Spy is a great summer film.  I saw it this afternoon, and my throat is still sore from laughing so hard at the panoply of hilarious performances, with McCarthy as the leader of the pack.  I was notably delighted by Miranda Hart as Susanne’s gawky wingwoman Nancy, and Peter Serafinowicz, whom I recognized from his antagonistic straight man roles in Edgar Wright’s Spaced and Shaun of the Dead, as a relentlessly sleazy Italian agent.  The action scenes are thrilling without being overblown, and the two hour run-time flows by easily with spirited energy.

Spy is a highly entertaining action comedy that knows its limits, but does more than enough within them.  This factor alone makes it a notable improvement over Tammy, last summer’s comedy offering starring McCarthy.  Tammy has plenty of funny moments and empathizes with its fat, ill-mannered, working class protagonist as much as it throws obstacles in her path, but doesn’t do a very graceful job of balancing its goofy, vulgar humor with the more serious aspects of the story, such as Pearl’s (Susan Sarandon) self-destructive behavior, and the moments of emotional honesty and vulnerability do more bogging down than adding depth.  Which sucks, because there is an inherent transgressive joy to see two characters who would be pushed to the sidelines in most films leaving their stagnant lives behind in search of adventure.

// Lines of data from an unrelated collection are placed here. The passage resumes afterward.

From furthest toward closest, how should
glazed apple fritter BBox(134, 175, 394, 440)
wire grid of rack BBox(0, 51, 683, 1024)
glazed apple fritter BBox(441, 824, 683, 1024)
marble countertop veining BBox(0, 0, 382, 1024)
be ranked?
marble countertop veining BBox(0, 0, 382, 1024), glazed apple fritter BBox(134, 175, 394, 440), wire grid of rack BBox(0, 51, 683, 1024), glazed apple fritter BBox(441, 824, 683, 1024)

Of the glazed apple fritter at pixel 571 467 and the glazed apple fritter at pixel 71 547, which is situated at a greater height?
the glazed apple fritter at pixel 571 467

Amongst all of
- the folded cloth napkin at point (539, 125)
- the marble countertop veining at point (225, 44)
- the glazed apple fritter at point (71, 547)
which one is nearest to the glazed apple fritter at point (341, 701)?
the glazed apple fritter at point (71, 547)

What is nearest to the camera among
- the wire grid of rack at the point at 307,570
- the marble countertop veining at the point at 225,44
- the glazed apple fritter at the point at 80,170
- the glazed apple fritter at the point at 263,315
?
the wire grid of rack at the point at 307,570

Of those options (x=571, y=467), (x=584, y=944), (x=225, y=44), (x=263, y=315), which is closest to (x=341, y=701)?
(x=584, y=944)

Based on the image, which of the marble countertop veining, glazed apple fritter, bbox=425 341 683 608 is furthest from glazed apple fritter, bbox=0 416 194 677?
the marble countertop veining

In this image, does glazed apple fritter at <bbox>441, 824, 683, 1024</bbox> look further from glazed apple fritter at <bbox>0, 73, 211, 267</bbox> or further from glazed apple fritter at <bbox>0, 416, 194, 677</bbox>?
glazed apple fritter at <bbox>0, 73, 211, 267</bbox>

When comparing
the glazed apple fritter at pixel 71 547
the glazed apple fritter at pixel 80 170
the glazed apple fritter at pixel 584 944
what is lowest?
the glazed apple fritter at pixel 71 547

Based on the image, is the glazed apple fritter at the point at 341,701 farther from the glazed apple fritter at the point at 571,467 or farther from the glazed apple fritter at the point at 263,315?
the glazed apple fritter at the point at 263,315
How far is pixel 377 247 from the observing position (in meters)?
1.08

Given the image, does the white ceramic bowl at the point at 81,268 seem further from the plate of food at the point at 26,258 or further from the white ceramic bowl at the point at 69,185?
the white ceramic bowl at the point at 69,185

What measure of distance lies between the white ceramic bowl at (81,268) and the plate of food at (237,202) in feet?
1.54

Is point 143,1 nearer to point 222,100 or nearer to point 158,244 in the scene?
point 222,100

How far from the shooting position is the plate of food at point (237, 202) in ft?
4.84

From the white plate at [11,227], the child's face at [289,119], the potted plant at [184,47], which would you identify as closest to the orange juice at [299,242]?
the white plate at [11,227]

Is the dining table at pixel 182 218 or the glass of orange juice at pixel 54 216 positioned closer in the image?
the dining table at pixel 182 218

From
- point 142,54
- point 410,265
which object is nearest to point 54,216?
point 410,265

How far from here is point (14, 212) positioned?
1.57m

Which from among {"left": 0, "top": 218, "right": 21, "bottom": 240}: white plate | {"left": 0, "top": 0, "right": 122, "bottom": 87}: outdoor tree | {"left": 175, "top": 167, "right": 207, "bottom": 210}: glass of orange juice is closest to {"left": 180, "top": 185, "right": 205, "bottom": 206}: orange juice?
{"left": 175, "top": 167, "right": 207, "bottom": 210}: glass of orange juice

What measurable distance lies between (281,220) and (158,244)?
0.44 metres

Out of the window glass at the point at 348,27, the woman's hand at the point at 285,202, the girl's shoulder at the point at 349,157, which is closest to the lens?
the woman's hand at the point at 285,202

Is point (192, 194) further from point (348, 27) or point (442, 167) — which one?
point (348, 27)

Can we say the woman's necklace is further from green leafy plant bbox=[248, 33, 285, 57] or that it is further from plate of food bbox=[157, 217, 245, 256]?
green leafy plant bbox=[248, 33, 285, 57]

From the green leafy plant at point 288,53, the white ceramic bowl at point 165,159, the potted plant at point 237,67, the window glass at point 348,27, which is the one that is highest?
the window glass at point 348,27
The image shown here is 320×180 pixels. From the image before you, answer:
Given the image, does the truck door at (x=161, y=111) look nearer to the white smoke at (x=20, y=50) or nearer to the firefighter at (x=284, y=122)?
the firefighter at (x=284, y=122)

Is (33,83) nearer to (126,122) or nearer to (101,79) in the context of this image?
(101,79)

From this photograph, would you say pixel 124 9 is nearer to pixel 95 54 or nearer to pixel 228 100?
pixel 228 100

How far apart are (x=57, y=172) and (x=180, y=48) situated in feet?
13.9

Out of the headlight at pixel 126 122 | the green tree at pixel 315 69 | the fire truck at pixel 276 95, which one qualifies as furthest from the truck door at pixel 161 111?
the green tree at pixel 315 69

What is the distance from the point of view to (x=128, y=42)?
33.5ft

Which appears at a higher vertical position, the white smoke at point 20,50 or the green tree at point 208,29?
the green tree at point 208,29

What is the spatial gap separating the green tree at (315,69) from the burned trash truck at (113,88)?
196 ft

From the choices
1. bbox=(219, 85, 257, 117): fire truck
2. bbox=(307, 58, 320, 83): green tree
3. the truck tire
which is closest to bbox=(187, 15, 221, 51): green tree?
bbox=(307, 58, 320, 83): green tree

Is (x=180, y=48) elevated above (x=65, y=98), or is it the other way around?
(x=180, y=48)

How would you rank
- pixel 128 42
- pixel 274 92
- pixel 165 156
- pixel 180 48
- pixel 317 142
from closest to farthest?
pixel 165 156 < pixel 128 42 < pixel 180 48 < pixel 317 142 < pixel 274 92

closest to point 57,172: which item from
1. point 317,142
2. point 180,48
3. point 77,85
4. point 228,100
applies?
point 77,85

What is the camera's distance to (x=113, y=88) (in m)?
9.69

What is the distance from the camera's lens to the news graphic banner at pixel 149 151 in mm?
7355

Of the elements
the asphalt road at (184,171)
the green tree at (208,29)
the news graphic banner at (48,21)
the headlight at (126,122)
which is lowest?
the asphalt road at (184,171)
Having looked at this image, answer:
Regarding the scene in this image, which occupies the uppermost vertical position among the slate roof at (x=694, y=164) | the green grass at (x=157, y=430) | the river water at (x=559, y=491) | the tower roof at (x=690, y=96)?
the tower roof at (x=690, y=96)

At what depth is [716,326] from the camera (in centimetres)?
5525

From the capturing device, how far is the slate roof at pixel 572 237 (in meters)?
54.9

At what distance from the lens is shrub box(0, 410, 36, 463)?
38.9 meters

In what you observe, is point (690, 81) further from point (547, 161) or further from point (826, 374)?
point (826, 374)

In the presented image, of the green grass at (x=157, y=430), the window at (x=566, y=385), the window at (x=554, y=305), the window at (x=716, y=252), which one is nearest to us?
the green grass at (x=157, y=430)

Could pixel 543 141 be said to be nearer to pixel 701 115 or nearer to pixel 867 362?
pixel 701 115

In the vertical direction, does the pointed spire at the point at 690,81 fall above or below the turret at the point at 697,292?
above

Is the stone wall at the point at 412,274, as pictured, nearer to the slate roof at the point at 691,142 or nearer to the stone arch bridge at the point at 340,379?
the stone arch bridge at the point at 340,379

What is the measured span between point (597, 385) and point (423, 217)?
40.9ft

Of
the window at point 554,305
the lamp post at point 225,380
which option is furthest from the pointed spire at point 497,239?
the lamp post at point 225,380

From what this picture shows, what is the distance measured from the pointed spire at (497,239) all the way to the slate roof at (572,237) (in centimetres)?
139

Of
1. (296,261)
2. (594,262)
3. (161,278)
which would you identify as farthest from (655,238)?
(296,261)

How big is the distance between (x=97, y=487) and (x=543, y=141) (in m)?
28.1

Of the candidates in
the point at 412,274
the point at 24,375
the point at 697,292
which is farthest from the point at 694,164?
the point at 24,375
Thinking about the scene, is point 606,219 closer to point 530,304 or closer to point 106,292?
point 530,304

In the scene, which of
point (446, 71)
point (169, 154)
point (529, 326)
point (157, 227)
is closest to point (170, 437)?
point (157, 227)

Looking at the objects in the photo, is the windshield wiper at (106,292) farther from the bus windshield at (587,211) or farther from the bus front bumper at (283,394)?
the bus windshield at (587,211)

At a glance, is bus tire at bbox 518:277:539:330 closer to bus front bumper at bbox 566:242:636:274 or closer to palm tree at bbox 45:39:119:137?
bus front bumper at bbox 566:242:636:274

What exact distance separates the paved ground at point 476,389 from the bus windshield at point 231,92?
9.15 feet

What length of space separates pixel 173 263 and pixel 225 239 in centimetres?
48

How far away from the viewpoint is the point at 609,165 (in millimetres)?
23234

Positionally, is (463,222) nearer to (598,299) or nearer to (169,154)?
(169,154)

melissa mccarthy, susan sarandon, tammy, ben falcone

By virtue of being an action film, as opposed to a road trip film, Spy doesn’t have the expectation of character development or emotionally laden moments.  Even so, Spy doesn’t shy away from the pathos Susan experiences as a fat misfit.  Despite being a multi-talented agent, Susan experiences multiple microaggressions related to her fatness that impact her confidence.  Bradley uses his advantageous position, as her mentor and her crush, to convince her that she isn’t suited for field work.  He treats her with condescension, gifting her a cartoonish cupcake pendant to thank her for her help.  There is no way a sophisticated globetrotter would think of something so tacky as an appropriate gift for someone he respected as a peer, whether or not he had romantic feelings for her.  She is only inspired to volunteer for a field assignment when her boss (Allison Janney) says that they need an operative who is invisible.  Susan is invisible, as she works in a world where anyone who matters, especially any woman who matters, is thin and chic.  Insulting banter is a large chunk of the film’s humor, and there is a recurring theme of characters criticizing each others’ style choices.  Even though Susan is never directly insulted for being fat, she is at an automatic vulnerability for the contempt of her peers and antagonists because her size prohibits her from dressing fashionably.  In the beginning of the film, she puts Bradley on a pedestal, admiring his tailored suits.  “This shirt doesn’t even have a label,” she says of her own blouse, in self-deprecating comparison.  The false identities she is given speak to how her appearance deems her to have a boring, pedestrian life: a single woman with 10 cats, a divorced mom of 4.  Even her fancy spy gadgets are stripped of any glamorous aspects that would accessorize her thinner colleagues, such as an all-purpose antidote disguised as a bottle of stool softeners.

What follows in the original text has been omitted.